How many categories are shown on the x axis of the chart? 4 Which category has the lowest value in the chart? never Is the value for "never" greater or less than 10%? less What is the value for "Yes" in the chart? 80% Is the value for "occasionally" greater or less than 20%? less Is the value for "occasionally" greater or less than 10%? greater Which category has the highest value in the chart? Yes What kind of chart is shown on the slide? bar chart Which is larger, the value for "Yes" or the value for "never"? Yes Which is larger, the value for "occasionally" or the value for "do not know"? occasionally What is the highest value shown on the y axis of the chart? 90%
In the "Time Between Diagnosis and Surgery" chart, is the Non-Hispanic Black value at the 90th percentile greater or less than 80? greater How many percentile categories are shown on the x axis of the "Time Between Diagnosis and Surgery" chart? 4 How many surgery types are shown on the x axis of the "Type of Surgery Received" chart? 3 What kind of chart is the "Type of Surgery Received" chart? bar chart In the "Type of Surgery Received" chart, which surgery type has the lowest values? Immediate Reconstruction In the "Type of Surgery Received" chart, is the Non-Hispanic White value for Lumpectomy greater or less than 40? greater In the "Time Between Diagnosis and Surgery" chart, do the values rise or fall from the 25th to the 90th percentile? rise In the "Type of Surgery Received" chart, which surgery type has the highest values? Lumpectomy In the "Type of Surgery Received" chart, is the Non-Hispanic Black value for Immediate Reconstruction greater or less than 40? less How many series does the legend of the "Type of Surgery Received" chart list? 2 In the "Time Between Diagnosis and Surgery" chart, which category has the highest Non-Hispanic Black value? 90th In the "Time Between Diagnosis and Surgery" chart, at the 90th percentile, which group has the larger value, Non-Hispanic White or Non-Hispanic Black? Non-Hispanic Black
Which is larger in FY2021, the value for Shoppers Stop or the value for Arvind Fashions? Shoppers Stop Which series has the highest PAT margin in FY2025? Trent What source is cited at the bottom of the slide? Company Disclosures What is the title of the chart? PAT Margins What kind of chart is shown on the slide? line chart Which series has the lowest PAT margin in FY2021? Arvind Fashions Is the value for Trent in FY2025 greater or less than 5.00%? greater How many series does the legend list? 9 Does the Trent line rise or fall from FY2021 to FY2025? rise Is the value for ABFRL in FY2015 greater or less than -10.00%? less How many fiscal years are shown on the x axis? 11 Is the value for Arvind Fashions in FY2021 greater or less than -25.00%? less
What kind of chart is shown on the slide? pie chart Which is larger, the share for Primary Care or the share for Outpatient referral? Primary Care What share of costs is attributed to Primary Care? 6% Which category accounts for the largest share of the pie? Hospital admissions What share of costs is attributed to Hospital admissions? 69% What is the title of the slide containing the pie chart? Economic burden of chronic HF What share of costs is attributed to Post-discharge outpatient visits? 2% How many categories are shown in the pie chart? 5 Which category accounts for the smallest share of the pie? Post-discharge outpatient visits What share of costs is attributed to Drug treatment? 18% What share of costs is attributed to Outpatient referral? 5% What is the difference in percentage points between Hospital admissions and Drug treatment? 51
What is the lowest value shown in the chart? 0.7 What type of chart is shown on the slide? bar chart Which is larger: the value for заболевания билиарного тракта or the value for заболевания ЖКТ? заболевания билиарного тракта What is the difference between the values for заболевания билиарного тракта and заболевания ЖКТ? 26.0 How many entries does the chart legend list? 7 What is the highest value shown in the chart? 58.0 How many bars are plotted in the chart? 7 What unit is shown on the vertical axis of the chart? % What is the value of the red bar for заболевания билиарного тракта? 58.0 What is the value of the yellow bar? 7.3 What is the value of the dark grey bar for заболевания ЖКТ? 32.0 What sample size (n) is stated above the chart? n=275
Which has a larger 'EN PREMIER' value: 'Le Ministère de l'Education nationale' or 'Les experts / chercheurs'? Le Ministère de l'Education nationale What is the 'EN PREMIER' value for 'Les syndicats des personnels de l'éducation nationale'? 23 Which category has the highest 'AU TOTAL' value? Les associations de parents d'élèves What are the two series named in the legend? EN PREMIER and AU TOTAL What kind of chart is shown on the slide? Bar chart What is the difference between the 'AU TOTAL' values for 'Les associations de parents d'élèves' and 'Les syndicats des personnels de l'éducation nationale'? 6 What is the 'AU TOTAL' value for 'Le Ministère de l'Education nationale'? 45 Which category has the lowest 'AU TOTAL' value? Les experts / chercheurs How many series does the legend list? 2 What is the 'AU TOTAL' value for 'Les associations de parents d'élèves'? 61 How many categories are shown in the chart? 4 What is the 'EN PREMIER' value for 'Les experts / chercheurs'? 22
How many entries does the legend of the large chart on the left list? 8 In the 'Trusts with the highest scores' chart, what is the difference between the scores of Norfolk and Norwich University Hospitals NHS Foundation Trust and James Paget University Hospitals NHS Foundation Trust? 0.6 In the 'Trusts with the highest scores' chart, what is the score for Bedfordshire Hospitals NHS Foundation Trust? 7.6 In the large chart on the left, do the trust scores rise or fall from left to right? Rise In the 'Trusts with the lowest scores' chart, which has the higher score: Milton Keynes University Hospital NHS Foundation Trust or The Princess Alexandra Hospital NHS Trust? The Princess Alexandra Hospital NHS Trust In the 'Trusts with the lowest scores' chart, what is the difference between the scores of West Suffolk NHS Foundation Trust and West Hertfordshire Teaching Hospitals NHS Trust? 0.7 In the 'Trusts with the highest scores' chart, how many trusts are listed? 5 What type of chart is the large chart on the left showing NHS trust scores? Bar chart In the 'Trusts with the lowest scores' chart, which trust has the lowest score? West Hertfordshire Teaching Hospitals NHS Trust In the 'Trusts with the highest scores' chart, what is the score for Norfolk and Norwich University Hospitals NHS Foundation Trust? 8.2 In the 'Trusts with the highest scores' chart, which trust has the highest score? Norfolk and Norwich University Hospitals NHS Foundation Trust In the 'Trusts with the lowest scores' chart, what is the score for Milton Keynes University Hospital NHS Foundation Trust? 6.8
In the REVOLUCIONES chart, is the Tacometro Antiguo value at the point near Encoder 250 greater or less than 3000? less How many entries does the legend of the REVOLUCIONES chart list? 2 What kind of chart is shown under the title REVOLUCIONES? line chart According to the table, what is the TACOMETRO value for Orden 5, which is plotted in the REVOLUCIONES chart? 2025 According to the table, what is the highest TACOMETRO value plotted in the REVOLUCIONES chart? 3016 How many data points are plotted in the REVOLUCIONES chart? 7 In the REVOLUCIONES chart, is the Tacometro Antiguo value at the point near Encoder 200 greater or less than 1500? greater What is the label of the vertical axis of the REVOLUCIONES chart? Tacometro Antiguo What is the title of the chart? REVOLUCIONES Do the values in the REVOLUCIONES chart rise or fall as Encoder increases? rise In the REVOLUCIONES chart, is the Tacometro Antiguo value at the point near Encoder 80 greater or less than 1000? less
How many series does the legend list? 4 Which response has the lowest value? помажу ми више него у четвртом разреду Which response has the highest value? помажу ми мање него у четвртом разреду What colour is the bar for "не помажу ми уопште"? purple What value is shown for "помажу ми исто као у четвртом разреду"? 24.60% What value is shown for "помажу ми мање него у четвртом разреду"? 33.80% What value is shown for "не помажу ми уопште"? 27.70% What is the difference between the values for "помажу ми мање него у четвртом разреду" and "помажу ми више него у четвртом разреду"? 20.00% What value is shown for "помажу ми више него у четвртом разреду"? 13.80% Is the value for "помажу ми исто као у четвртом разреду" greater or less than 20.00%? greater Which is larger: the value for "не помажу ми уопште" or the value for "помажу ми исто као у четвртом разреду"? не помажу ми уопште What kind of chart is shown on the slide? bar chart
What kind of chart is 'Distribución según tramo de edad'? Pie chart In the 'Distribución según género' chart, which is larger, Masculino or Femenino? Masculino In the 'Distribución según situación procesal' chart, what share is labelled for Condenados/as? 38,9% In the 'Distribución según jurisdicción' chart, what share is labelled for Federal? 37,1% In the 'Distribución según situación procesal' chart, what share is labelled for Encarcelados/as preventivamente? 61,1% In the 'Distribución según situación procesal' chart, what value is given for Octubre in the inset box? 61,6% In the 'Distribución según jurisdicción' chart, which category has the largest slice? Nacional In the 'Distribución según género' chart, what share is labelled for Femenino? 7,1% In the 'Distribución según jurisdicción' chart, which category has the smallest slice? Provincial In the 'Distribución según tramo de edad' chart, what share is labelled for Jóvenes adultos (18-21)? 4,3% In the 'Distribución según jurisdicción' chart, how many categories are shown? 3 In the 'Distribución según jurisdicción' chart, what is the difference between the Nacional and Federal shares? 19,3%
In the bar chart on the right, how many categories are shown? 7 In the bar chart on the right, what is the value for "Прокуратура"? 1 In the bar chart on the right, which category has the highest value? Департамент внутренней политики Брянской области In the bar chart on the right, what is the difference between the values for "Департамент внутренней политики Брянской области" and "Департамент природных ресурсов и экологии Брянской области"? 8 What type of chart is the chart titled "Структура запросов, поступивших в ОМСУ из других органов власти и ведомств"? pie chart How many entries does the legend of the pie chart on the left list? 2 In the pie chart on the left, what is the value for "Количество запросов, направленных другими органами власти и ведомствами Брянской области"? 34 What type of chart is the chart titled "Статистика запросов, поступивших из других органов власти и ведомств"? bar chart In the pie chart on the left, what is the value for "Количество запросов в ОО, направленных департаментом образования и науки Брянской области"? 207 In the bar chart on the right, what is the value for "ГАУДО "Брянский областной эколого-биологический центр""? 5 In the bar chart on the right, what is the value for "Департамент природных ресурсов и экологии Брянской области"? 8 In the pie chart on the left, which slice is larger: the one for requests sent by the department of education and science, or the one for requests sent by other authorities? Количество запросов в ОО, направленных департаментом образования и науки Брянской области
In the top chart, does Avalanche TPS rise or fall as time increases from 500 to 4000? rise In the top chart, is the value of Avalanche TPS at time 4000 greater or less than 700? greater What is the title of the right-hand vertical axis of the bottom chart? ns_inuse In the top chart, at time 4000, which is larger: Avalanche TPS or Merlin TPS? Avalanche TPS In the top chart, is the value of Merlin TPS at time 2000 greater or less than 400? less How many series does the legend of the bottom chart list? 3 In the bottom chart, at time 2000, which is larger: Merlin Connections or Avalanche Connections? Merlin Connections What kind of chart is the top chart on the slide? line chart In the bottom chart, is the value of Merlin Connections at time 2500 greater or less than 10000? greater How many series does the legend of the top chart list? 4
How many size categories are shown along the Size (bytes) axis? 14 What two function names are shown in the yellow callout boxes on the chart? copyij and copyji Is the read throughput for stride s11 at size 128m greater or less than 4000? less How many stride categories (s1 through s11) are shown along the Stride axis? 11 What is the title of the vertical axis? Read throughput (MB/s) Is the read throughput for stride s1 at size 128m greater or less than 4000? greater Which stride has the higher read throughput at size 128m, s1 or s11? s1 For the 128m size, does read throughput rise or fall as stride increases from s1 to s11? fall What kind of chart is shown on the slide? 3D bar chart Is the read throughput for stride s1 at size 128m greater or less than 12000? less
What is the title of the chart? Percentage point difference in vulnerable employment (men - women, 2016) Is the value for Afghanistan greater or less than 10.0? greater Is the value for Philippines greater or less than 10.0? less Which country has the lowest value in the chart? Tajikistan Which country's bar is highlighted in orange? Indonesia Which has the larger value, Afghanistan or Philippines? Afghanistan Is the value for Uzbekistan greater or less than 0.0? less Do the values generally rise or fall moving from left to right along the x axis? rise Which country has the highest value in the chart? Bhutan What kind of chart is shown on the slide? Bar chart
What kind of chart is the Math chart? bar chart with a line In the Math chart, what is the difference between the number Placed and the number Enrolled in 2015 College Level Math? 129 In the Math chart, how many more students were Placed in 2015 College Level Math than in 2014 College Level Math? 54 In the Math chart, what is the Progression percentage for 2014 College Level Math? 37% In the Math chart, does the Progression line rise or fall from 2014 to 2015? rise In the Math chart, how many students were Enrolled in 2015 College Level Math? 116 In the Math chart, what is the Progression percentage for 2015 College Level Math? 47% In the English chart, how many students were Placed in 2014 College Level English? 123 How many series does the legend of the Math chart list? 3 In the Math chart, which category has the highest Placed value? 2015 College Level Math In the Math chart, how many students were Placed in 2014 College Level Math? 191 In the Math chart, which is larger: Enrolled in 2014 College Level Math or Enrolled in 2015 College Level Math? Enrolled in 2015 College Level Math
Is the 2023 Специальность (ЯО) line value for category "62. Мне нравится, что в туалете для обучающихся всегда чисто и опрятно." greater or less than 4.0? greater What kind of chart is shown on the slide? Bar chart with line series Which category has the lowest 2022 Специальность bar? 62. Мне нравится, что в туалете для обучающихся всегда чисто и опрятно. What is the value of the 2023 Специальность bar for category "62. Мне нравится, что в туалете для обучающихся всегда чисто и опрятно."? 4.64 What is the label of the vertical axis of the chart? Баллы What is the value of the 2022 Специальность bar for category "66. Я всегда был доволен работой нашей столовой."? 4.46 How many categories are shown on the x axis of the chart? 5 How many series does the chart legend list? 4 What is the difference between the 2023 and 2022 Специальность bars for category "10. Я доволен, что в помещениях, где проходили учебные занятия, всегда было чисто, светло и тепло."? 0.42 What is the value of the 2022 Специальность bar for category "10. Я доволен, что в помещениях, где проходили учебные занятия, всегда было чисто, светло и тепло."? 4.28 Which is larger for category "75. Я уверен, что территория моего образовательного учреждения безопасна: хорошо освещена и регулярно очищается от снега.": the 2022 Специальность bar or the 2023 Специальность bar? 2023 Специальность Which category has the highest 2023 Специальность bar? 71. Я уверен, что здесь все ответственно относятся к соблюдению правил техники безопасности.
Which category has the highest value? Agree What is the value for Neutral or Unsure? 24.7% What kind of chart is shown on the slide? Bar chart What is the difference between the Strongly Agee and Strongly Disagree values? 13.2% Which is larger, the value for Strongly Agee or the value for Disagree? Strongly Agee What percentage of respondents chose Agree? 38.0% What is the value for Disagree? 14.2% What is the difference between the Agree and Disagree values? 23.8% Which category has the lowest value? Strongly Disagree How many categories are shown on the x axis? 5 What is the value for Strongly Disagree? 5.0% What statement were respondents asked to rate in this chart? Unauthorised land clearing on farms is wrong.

+++++

## WHAT IS NEEDED
Copy out the data word for word, starting at its very beginning and ending with the line that contains "Black? Non-Hispanic Black".

## YOUR SOLUTION
How many categories are shown on the x axis of the chart? 4 Which category has the lowest value in the chart? never Is the value for "never" greater or less than 10%? less What is the value for "Yes" in the chart? 80% Is the value for "occasionally" greater or less than 20%? less Is the value for "occasionally" greater or less than 10%? greater Which category has the highest value in the chart? Yes What kind of chart is shown on the slide? bar chart Which is larger, the value for "Yes" or the value for "never"? Yes Which is larger, the value for "occasionally" or the value for "do not know"? occasionally What is the highest value shown on the y axis of the chart? 90%
In the "Time Between Diagnosis and Surgery" chart, is the Non-Hispanic Black value at the 90th percentile greater or less than 80? greater How many percentile categories are shown on the x axis of the "Time Between Diagnosis and Surgery" chart? 4 How many surgery types are shown on the x axis of the "Type of Surgery Received" chart? 3 What kind of chart is the "Type of Surgery Received" chart? bar chart In the "Type of Surgery Received" chart, which surgery type has the lowest values? Immediate Reconstruction In the "Type of Surgery Received" chart, is the Non-Hispanic White value for Lumpectomy greater or less than 40? greater In the "Time Between Diagnosis and Surgery" chart, do the values rise or fall from the 25th to the 90th percentile? rise In the "Type of Surgery Received" chart, which surgery type has the highest values? Lumpectomy In the "Type of Surgery Received" chart, is the Non-Hispanic Black value for Immediate Reconstruction greater or less than 40? less How many series does the legend of the "Type of Surgery Received" chart list? 2 In the "Time Between Diagnosis and Surgery" chart, which category has the highest Non-Hispanic Black value? 90th In the "Time Between Diagnosis and Surgery" chart, at the 90th percentile, which group has the larger value, Non-Hispanic White or Non-Hispanic Black? Non-Hispanic Black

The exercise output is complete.